──────── DOCUMENT EXCERPT
Google has been energetically pushing its cloud as a viable alternative to Amazon Web Services and Microsoft Azure when it comes to big, burly computing jobs. As part of that effort, on Tuesday it made previously announced “preemptible virtual machines” available to customers and said that the Broad Institute will be able to use these computing instances, along with software services from Cycle Computing, to perform complex cancer research.
Pre-emptible VMs is tech talk for deeply discounted (70% off!) cloud computing processors which can be applied to big research projects or other tasks as needed. Amazon (AMZN) has long offered “spot instances” that customers can bid on in an auction-like format.
The Broad Institute’s Cancer Group in Cambridge, Massachusetts has data sets on cancer cell lines, “gene expression data,” and information about how various molecules interact with that gene expression. Gene expression data provides clues as to how often a given gene in a creature’s DNA is actually used by a cell.
“This is a cool workload from a science perspective in that it uses machine learning to understand the relationships between cell lines and cancer,” said Jason Stowe, chief executive of Cycle Computing. Scientists can then look at the expressions of those gene mutations and how they interact with those molecules.
“They build a map of the relationships so a researcher on a particular mutation will know what else they should look at, what other data points in Broad’s data set should be examined.”
Machine learning is an advanced form of pattern recognition that applies algorithms to tough data problems without having to be programmed specifically to do that work, and then makes predictions based on that work.
New York-based Cycle is an ideal partner for public cloud companies that want to show that their massive shared compute and storage resources can be corralled, scheduled, and deployed efficiently into high-performance computing (HPC) dynamos. That coralling, scheduling and deploying is Cycle Computing’s specialty.
So, Tuesday’s news is that Broad Institute will use Google (GOOG) Google Compute Engine (GCE) along with Cycle Computing for this key work and that pre-emptible VMs can be applied as needed. More broadly, Cycle Computing’s cloud orchestration services will run on GCE as well as AWS from here on. That’s a win for Google over its competitors.
Google and Broad are already cooperating to run Broad’s genomic analysis as a service on GCE.
The fact that Cycle Computing will now run on GCE is a plus for Google, but should not be surprising given that Cycle Computing was fully on board a Google-led container management effort announced in July.
Until now, Cycle hs worked on big high-performance computing projects with customers running on AWS, but Stowe said this move is no reflection on Amazon. “We followed the customer. Google’s pre-emptible VMs are very cost performant and our customers need to be able to use the best cloud services for their project,” he told Fortune.
In short: Researchers need to be able to use whatever cloud gives them the most usability for their money in any given project. The implication being that sometimes that optimal cloud may be from Google, sometimes from Amazon, and sometimes from Microsoft (MSFT).
────────────────
EXERCISE SET:
**1)** Name every stock ticker symbol that appears in parentheses in the article on Google's cloud and cancer research.
**2)** Return everything in the article on Google's cloud and cancer research from "Machine learning is" down to "over its competitors.".
**3)** According to the article on Google's cloud and cancer research, in what city and state is the Broad Institute's Cancer Group located?
The listing after this point has no connection to the article.
──────── DATA SUPPLIED
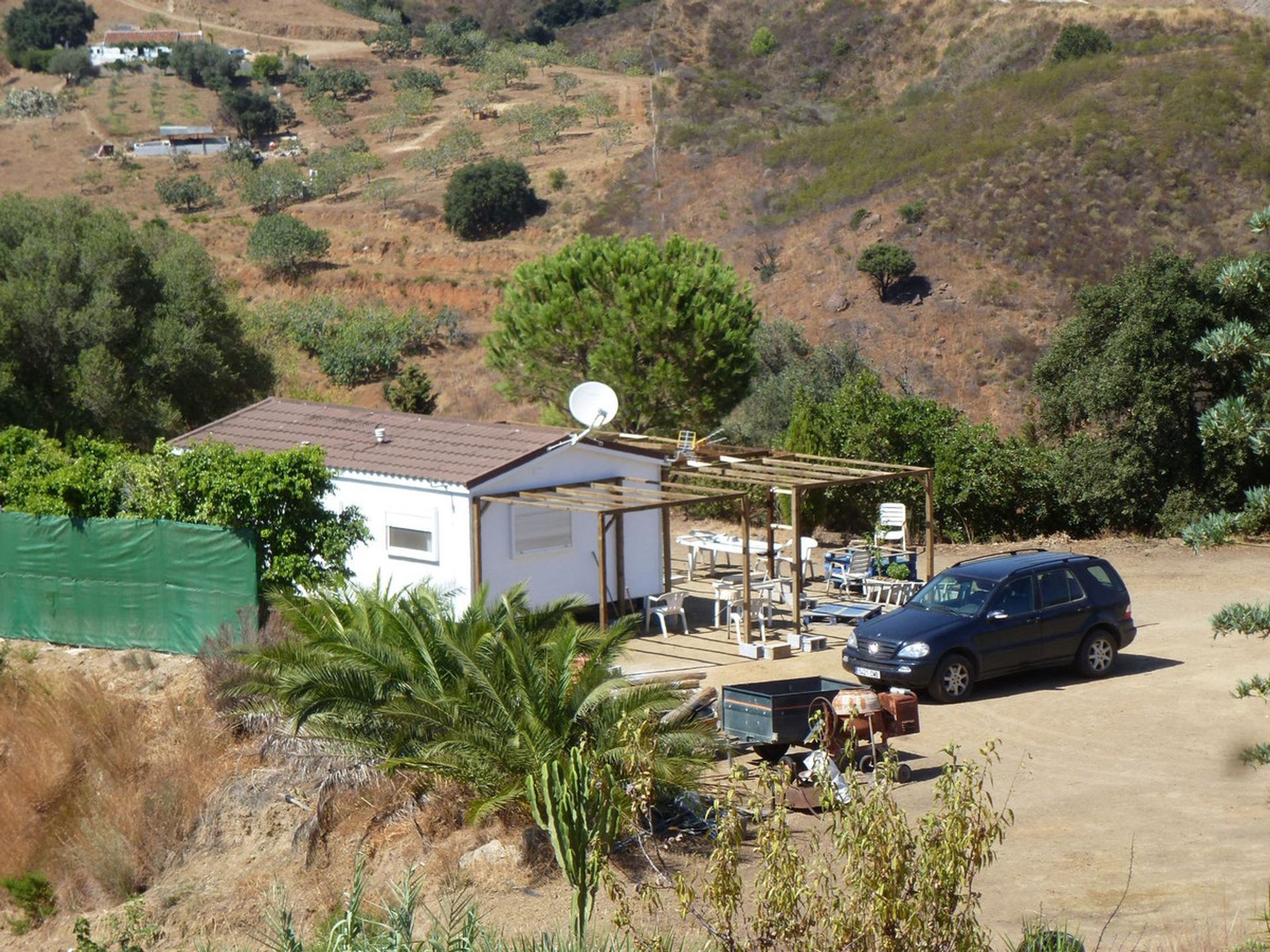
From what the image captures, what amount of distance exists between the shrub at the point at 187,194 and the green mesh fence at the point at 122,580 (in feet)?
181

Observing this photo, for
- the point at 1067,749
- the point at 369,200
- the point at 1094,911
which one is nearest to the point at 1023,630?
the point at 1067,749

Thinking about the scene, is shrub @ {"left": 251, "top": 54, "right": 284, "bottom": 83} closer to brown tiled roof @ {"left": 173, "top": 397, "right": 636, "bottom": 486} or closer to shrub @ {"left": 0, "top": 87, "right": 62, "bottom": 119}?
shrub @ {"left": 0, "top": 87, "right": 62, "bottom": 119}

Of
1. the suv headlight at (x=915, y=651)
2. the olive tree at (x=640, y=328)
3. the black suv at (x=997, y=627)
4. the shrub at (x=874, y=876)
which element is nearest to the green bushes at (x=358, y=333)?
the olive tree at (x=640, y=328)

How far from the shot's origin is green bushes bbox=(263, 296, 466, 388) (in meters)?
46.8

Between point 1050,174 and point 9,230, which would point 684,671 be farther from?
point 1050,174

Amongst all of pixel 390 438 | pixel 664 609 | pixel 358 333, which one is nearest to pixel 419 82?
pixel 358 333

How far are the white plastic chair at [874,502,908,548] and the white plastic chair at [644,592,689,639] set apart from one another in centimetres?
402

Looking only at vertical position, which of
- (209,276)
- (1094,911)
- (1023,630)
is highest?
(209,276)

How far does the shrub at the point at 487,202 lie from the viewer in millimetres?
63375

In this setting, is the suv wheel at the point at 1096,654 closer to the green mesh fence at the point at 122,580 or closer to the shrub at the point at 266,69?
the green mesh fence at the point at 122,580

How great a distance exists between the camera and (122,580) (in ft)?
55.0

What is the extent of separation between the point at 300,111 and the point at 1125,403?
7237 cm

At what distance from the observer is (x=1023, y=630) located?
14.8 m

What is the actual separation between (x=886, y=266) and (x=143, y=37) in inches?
────────────────
RESULTS OF THE TASKS:
**1)** AMZN, GOOG, MSFT

**2)**
Machine learning is an advanced form of pattern recognition that applies algorithms to tough data problems without having to be programmed specifically to do that work, and then makes predictions based on that work.
New York-based Cycle is an ideal partner for public cloud companies that want to show that their massive shared compute and storage resources can be corralled, scheduled, and deployed efficiently into high-performance computing (HPC) dynamos. That coralling, scheduling and deploying is Cycle Computing’s specialty.
So, Tuesday’s news is that Broad Institute will use Google (GOOG) Google Compute Engine (GCE) along with Cycle Computing for this key work and that pre-emptible VMs can be applied as needed. More broadly, Cycle Computing’s cloud orchestration services will run on GCE as well as AWS from here on. That’s a win for Google over its competitors.

**3)** Cambridge, Massachusetts